SOURCE DATA —
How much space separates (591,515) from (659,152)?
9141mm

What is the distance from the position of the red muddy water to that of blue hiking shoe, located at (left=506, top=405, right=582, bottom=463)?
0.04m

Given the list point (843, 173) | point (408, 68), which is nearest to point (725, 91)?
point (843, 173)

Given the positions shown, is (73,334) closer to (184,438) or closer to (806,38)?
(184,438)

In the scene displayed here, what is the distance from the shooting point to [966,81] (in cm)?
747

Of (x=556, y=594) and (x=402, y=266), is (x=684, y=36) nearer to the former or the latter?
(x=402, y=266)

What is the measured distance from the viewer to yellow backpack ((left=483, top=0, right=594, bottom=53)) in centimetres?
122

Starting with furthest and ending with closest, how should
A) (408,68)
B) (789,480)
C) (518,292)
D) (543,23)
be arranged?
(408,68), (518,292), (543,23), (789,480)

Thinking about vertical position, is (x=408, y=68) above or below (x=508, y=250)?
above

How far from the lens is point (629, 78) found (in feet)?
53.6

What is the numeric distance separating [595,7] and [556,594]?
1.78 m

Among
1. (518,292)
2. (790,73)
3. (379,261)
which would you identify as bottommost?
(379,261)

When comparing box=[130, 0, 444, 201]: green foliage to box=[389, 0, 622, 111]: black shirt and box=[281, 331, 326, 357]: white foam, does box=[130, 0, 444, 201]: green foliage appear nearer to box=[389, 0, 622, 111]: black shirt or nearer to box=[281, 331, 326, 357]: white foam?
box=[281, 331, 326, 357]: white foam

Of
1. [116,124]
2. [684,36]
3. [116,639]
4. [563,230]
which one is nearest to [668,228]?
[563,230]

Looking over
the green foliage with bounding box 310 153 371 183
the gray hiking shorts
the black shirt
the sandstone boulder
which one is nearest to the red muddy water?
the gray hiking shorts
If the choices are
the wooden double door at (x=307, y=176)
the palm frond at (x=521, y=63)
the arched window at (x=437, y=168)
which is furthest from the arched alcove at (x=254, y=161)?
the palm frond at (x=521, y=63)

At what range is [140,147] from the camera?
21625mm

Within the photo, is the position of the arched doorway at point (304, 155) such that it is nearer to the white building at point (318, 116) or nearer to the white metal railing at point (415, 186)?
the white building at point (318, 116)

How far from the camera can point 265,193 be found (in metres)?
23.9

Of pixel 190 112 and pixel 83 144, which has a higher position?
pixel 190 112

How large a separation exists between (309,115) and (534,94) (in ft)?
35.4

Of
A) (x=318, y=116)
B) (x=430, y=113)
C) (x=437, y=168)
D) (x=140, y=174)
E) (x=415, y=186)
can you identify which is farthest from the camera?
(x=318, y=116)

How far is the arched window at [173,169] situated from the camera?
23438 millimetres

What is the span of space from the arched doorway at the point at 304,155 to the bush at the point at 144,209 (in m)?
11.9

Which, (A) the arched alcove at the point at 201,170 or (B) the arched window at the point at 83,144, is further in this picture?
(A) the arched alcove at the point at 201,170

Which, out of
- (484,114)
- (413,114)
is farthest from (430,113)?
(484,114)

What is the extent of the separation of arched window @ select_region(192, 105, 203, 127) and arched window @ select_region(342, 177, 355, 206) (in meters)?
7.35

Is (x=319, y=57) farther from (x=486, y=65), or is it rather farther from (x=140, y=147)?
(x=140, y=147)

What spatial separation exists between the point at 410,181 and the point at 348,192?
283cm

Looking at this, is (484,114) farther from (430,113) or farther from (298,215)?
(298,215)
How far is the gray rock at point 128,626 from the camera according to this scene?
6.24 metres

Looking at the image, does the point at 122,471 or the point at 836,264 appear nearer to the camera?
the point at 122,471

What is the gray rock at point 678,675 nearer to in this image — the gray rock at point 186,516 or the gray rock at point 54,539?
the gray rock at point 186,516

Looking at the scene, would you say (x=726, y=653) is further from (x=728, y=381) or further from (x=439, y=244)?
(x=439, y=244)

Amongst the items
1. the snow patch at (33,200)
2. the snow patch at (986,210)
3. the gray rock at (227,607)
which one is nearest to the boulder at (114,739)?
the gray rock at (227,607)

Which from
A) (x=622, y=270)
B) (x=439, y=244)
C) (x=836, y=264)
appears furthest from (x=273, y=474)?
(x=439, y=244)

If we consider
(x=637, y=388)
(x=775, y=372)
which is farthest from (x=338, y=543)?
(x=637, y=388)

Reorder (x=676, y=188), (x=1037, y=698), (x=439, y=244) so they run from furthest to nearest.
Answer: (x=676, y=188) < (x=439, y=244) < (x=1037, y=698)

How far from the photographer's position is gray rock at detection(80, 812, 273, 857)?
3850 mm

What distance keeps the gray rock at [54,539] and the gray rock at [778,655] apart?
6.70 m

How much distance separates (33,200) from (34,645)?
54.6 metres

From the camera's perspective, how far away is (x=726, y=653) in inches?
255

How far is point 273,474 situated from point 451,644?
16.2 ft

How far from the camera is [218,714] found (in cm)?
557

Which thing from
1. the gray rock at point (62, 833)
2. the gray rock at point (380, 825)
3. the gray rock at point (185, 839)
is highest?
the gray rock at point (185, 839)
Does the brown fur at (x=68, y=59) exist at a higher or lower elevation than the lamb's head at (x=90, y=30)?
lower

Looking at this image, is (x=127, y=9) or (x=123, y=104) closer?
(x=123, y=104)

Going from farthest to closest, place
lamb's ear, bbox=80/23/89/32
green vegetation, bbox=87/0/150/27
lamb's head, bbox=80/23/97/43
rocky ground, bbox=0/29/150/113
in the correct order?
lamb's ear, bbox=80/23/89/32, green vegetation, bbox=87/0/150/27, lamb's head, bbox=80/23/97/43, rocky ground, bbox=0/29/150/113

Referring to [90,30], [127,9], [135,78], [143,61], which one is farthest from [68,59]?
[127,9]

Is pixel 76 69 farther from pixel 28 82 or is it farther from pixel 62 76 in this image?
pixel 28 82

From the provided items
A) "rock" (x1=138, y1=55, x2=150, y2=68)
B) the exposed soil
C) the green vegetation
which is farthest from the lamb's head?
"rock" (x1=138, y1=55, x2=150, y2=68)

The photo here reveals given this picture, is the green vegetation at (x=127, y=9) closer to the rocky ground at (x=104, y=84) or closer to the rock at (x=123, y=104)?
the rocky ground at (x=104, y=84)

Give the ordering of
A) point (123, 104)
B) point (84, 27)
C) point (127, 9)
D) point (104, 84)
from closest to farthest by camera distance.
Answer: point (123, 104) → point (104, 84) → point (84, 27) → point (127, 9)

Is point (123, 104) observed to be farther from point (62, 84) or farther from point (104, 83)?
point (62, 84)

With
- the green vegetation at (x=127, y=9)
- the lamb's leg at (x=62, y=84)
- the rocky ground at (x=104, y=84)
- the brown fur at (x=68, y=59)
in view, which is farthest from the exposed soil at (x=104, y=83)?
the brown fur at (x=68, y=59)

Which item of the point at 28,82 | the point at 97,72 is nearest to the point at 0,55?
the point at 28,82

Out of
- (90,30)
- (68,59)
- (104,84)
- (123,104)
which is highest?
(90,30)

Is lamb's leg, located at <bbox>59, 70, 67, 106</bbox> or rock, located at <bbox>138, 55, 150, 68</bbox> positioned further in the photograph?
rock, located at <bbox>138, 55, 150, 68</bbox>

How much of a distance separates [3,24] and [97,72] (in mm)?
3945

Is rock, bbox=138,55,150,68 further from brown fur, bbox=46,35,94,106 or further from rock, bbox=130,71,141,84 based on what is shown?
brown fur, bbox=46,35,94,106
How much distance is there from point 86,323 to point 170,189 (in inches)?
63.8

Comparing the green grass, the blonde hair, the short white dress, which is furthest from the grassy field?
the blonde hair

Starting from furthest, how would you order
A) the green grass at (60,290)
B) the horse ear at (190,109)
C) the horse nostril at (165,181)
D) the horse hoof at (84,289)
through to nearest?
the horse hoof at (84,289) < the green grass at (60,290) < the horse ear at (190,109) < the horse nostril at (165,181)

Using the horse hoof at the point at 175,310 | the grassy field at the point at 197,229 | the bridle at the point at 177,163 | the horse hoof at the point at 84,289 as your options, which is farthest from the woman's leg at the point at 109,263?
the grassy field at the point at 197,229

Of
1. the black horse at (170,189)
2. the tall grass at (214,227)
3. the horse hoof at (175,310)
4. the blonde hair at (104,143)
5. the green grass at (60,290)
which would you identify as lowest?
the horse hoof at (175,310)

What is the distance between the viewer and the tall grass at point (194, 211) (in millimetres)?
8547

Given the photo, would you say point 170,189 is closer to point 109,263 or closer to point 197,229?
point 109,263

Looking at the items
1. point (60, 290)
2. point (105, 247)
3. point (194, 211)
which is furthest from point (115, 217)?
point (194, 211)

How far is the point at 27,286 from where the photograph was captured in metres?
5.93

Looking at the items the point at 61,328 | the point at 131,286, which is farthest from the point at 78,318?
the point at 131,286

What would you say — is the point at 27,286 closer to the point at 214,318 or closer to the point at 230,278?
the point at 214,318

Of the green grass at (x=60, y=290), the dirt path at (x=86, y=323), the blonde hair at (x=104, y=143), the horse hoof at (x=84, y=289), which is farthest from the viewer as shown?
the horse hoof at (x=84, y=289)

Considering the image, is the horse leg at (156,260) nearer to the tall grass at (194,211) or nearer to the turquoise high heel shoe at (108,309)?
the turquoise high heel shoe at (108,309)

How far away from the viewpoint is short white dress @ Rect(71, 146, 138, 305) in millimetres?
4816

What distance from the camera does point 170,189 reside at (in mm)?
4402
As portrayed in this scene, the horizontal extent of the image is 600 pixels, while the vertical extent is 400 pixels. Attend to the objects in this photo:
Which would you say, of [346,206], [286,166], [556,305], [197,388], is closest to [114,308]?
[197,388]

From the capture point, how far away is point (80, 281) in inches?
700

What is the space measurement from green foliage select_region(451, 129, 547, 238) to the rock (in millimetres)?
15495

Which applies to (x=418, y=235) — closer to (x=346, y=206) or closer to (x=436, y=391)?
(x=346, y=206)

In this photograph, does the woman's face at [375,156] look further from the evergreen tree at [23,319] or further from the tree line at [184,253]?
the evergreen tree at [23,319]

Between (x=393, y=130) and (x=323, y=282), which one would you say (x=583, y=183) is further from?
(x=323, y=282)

GOAL —
Lines from the one containing "From the capture" through the final line are to be given again verbatim, with nothing before or after.

WRITTEN REPLY —
From the capture point, how far away is point (80, 281) in inches?
700

What is the space measurement from green foliage select_region(451, 129, 547, 238) to the rock (in millimetres)?
15495

Which applies to (x=418, y=235) — closer to (x=346, y=206) or closer to (x=436, y=391)?
(x=346, y=206)

In this photograph, does the woman's face at [375,156] look further from the evergreen tree at [23,319] or further from the tree line at [184,253]?
the evergreen tree at [23,319]

Between (x=393, y=130) and (x=323, y=282), which one would you say (x=583, y=183) is further from?
(x=323, y=282)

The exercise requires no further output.